- **ASSIGNMENT**
An exact reproduction of the lines below, from the first through the one with "family: Viverridae", is the whole answer; pictures have no place in it.
Start of Block
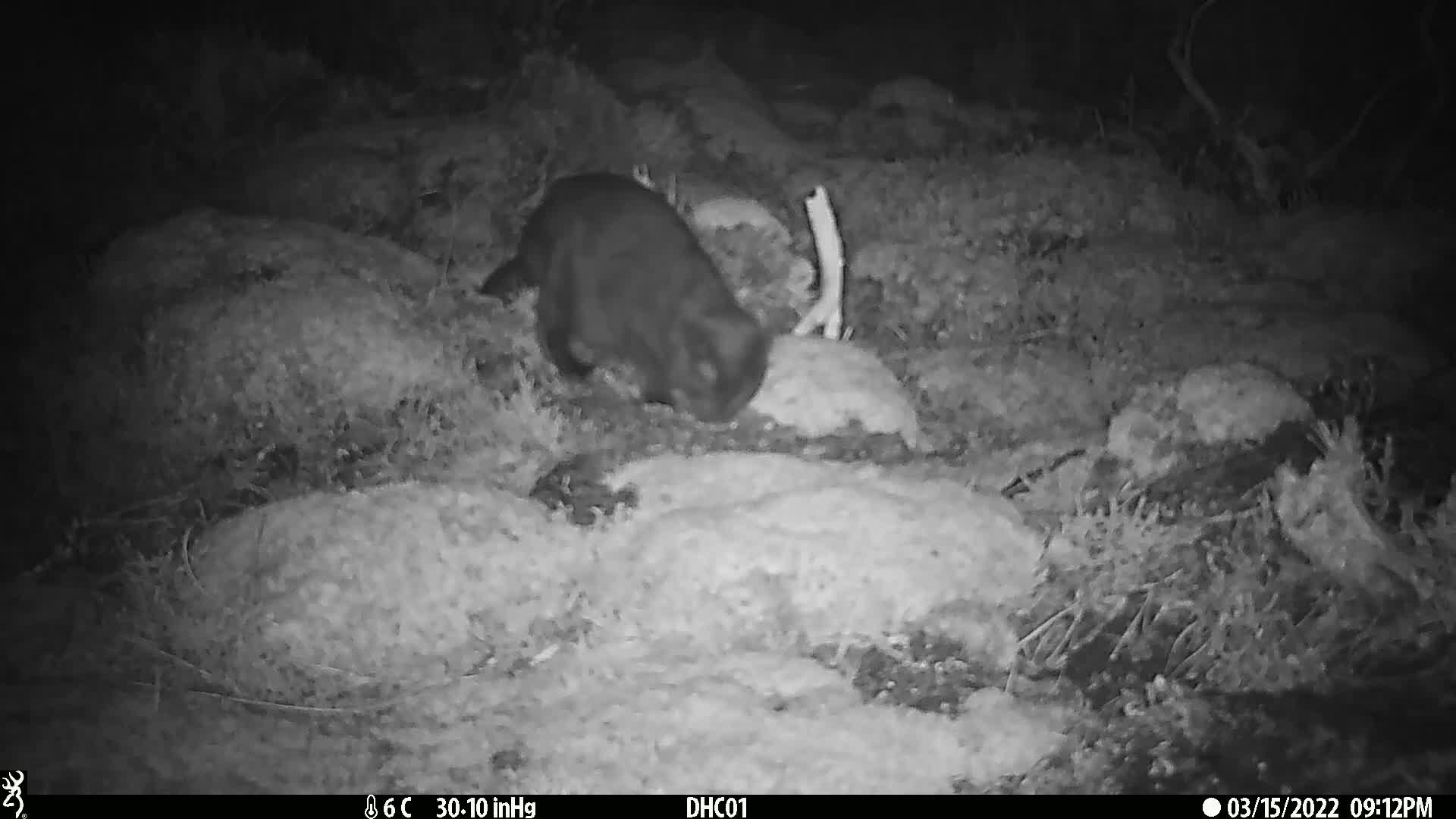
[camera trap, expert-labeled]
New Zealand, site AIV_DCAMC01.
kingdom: Animalia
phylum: Chordata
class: Mammalia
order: Carnivora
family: Felidae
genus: Felis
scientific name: Felis catus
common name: domestic cat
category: cat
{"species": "cat (domestic cat) (Felis catus)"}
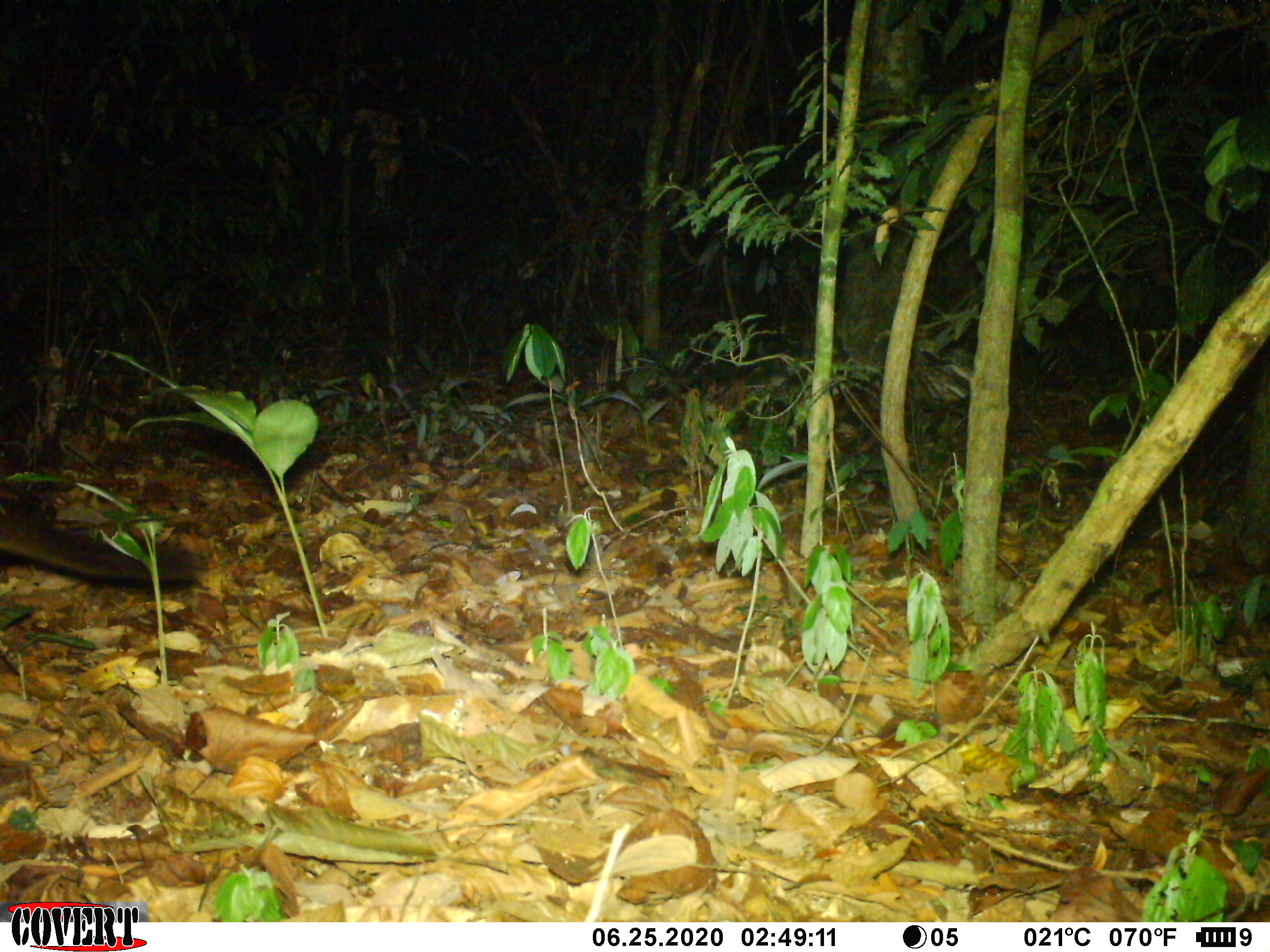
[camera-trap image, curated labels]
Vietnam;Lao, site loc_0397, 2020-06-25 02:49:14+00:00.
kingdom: Animalia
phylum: Chordata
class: Mammalia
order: Carnivora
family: Viverridae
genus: Paguma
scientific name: Paguma larvata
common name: masked palm civet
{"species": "masked palm civet (Paguma larvata)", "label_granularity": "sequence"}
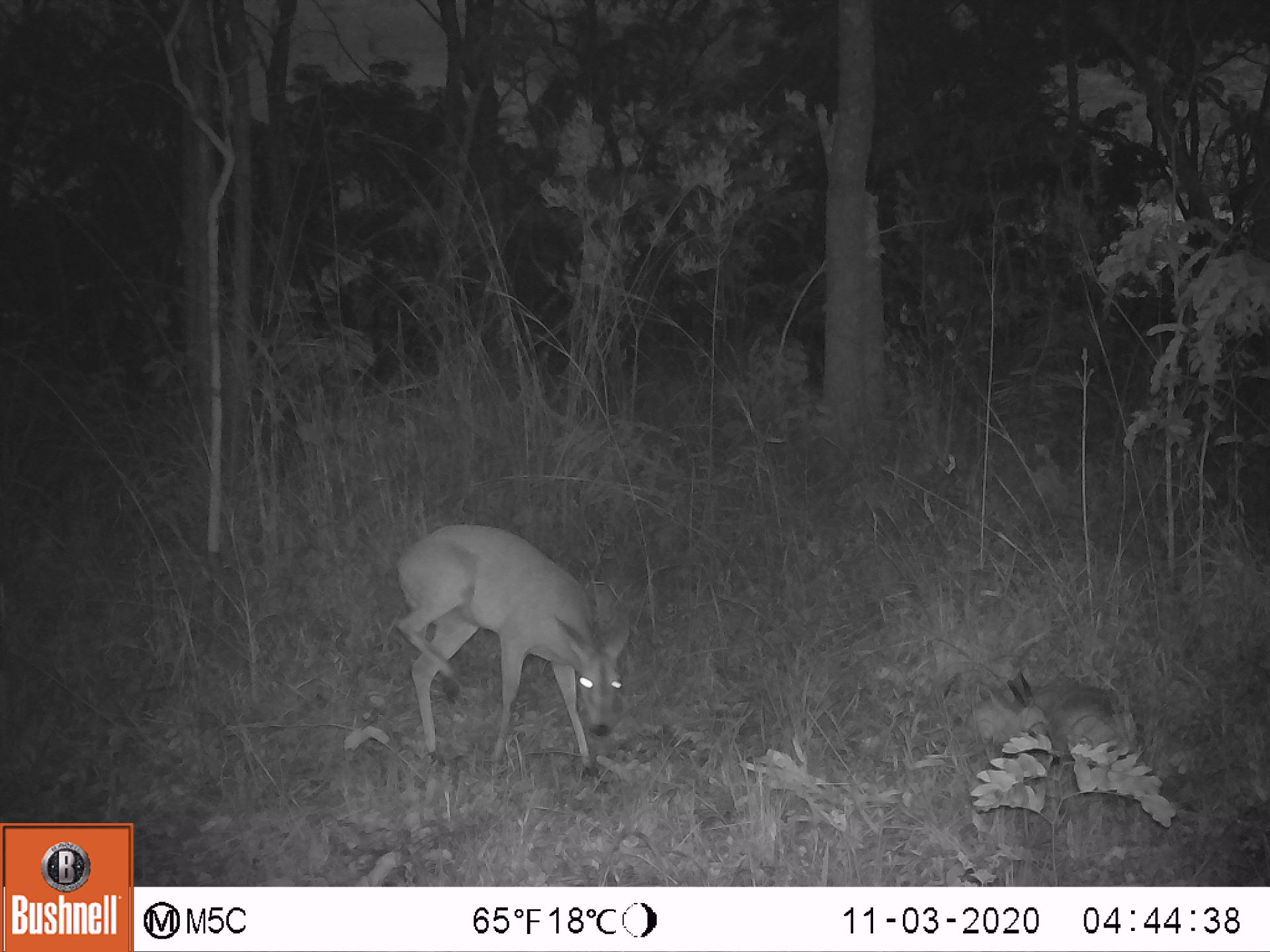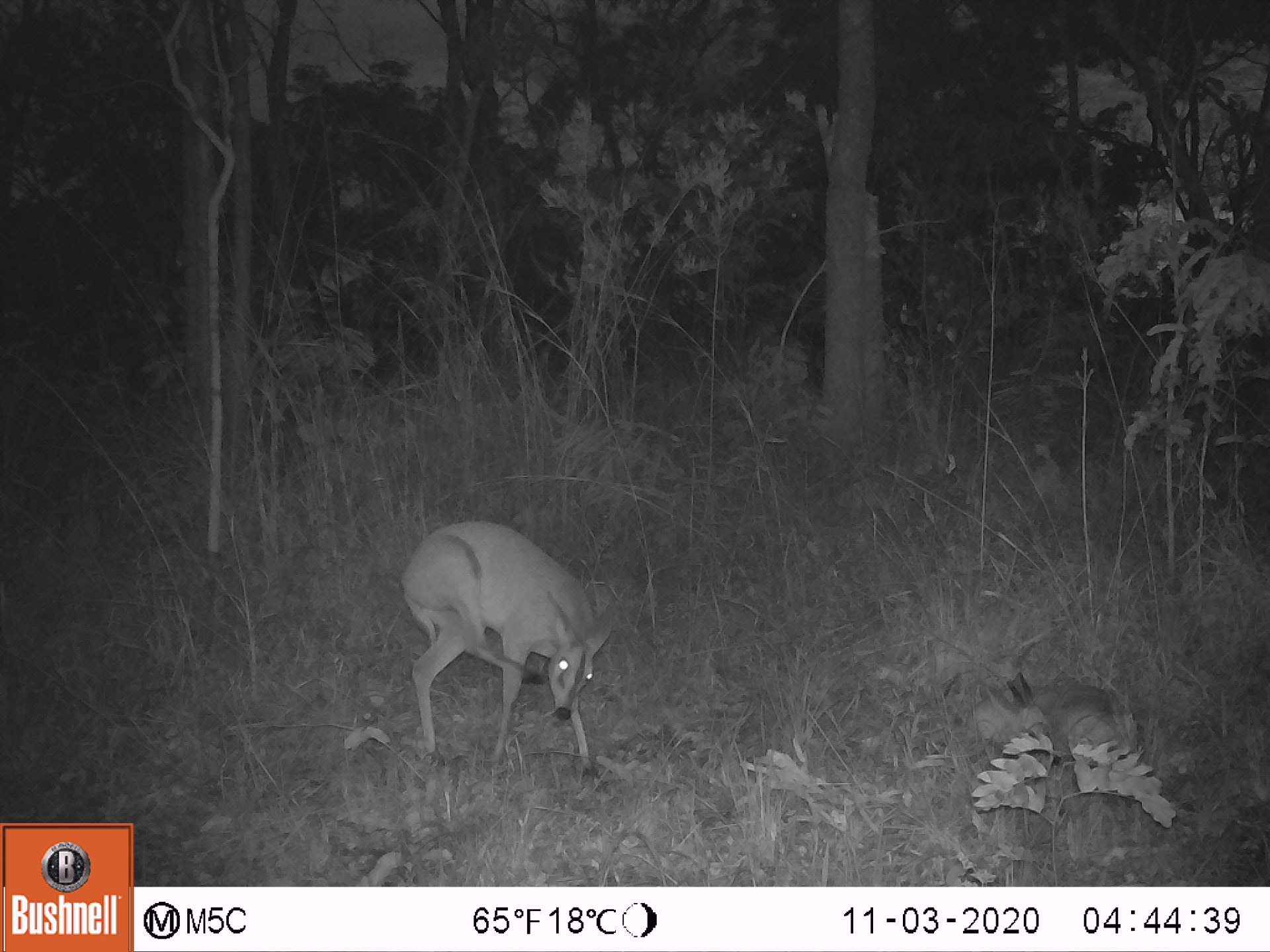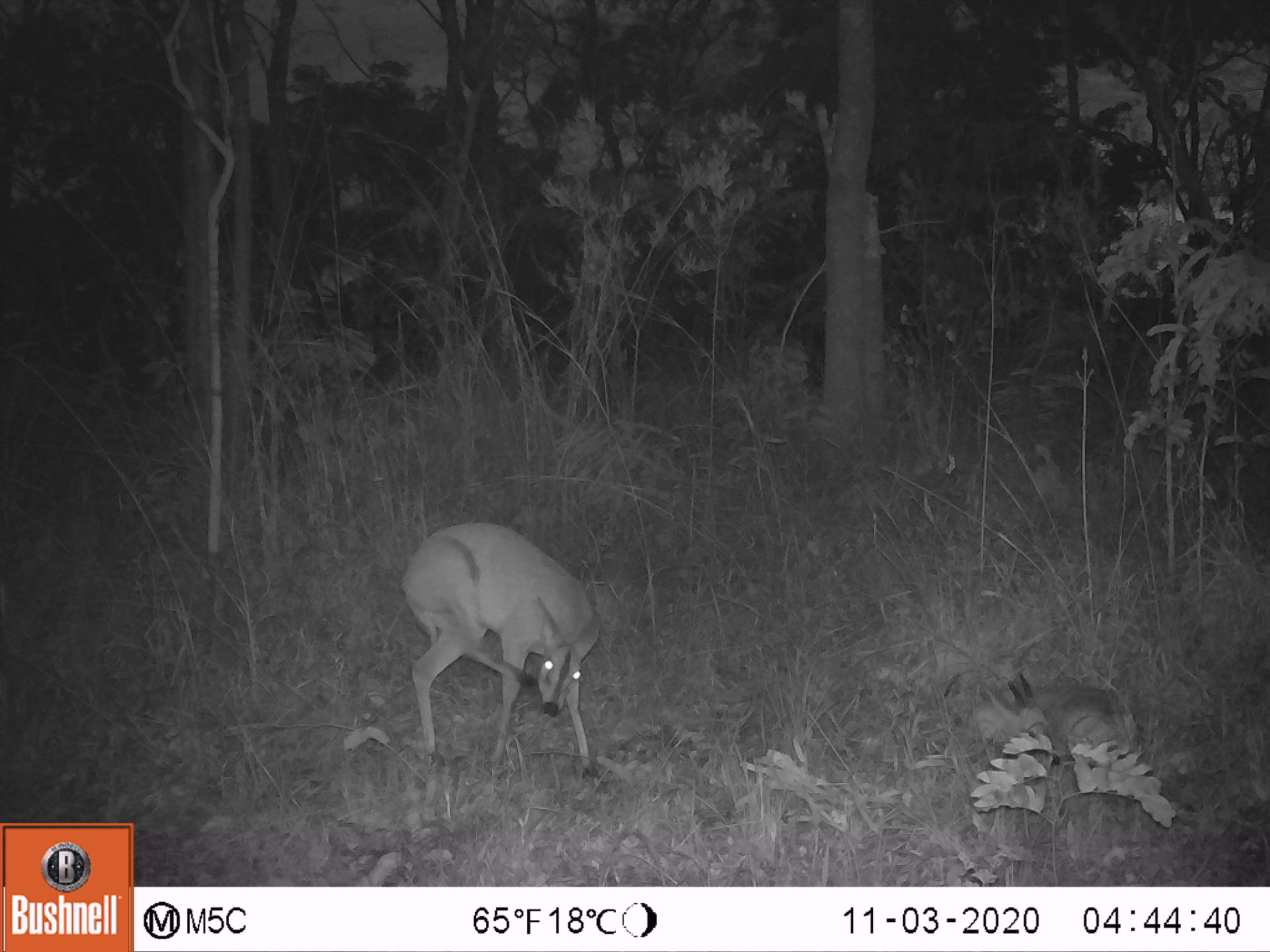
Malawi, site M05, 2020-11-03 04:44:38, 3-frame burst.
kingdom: Animalia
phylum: Chordata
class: Mammalia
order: Artiodactyla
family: Bovidae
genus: Sylvicapra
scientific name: Sylvicapra grimmia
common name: common duiker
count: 2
End of Block
- **TASK RESPONSE**
[camera trap, expert-labeled]
New Zealand, site AIV_DCAMC01.
kingdom: Animalia
phylum: Chordata
class: Mammalia
order: Carnivora
family: Felidae
genus: Felis
scientific name: Felis catus
common name: domestic cat
category: cat
{"species": "cat (domestic cat) (Felis catus)"}
[camera-trap image, curated labels]
Vietnam;Lao, site loc_0397, 2020-06-25 02:49:14+00:00.
kingdom: Animalia
phylum: Chordata
class: Mammalia
order: Carnivora
family: Viverridae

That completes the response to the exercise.